* _Ausgewählter Text_:

--------------------------------

# Problem mit Youtube App



## Dicker_Klops (12. Oktober 2021)

Hi, 
Ich habe aktuell noch ein Samsung Galaxy s5. Seit heute spinnt die Youtube App bei mir . Wenn ich sie starte steht da das es eine aktuallisierte Version gibt. Kann dann nix machen außer auf aktuallisieren klicken , werde dann weiter in den Google Playstore geleitet. Dort ist dann die Youtube App , kann dort aber nur Deinstallieren ( das werden glaube nur alle Updates entfernt , nicht die komplette app ) oder aber Youtube App öffnen klicken . Wenn ich auf Youtube App öffnen drücke komme wieder auf Youtube App die nicht nutzen kann weil sie aktuallisiert werden muss. Also bleibt mir nur Deinstallieren übrig. Danach kann ich dann die App installieren , lädt dann runter und installiert ( dauert bisschen immer ) . Dann kann ich die App wieder ganz normal nutzen . Bis ich sie schließe bzw mal die App wechsel und dann zurück auf Youtube möchte . Dann kommt das Fenster wieder das die Youtube App aktuallisieren muss und das gleiche Spiel geht von vorne los. Ich habe schon versucht einfach google Playstore zu öffnen und dort bei Apps nach Aktuallisierungen zu suchen, leider finde ich da nicht die Youtube App bzw kann dort nur auf Youtube App öffnen drücken. Ich habe schon gedacht das es eventuell am Speicher liegen kann , hab extra Speicher frei gemacht , habe jetzt fast 1 GB feier Speicherplatz. Kann mir einer bei meinem Problem weiter helfen ?


----------



## Cosmas (12. Oktober 2021)

Das Problem ist das S5 und sein veraltetes Android, das Ding gibs seit 8, das Neo seit 7 Jahren, der Unterstützungszeitraum is halt schon lange abgelaufen für Android 4, 5, 6...

--------------------------------

(Datensätze zur Umrissbeschriftung)
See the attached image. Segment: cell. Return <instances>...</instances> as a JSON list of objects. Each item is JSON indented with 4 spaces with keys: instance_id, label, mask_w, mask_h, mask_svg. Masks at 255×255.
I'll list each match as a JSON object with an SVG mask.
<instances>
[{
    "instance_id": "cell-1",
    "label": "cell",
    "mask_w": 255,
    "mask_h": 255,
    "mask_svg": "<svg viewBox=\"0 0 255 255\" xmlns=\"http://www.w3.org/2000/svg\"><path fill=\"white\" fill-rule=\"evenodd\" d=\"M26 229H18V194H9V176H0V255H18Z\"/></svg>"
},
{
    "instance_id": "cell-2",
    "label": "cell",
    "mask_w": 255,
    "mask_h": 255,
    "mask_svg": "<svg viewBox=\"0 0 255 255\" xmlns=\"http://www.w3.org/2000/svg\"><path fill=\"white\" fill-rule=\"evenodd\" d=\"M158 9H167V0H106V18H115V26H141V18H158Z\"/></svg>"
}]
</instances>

--------------------------------

* _Bitte Folgendes bearbeiten_:
[1] Wie viel freien Speicherplatz hat Dicker_Klops laut dem Thread über die YouTube-App inzwischen?
[2] Zähle alle Android-Versionen auf, die im Thread über die YouTube-App genannt werden.
[3] Führe den Thread über die YouTube-App nach dem letzten Beitrag mit einer weiteren Antwort fort.

* _Antworten je Aufgabe_:
[1] Fast 1 GB.

[2] Android 4, Android 5, Android 6

[3]
Das is bei meinem S3 mini nicht anders, juckt mich aber auch nicht weiter, denn das ist tatsächlich primär zum SMSen und teleonanieren da.^^



> Wenn du deine App nicht aktualisieren kannst, liegt das wahrscheinlich daran, dass dein Android-Betriebssystem die neuere Version der YouTube App nicht mehr unterstützt. Aktualisiere Android nach Möglichkeit auf die neueste Version, um die aktuelle YouTube App für Android verwenden zu können.
> 
> Wenn du die YouTube App weiterhin nutzen möchtest, ohne dein Betriebssystem zu aktualisieren, sollte dir klar sein, dass ältere Versionen der YouTube App irgendwann nicht mehr unterstützt werden. Du kannst YouTube auch jederzeit über m.youtube.com in deinem mobilen Browser aufrufen.


----------



## Dicker_Klops (13. Oktober 2021)

Liegt das also einfach daran das mein Handy bzw Android Version zu alt ist ?


----------



## Benny848484 (14. Oktober 2021)

Wir haben das gleiche Problem seit gestern mit dem S5 meiner Mutter. YT musste aktualisiert werden, weil man sonst nicht mehr reingekommen wäre. Danach dann endlos Schleife. Man kommt nicht mehr rein, trotz Update.
Wenn man YT aus dem Anwendungsmanager heraus auf Werkseinstellung zurücksetzt und wieder aktualisiert, kommt man nur rein, solange das Handy nicht neu gestartet wird.
Sonst wieder endlos Schleife.
Man wird damit gezwungen, ein neues Telefon zu kaufen. Sehr nachhaltig.....dafür das alle rumjammern, das weniger Ressourcen verbraucht und alle Elektroautos kaufen sollen.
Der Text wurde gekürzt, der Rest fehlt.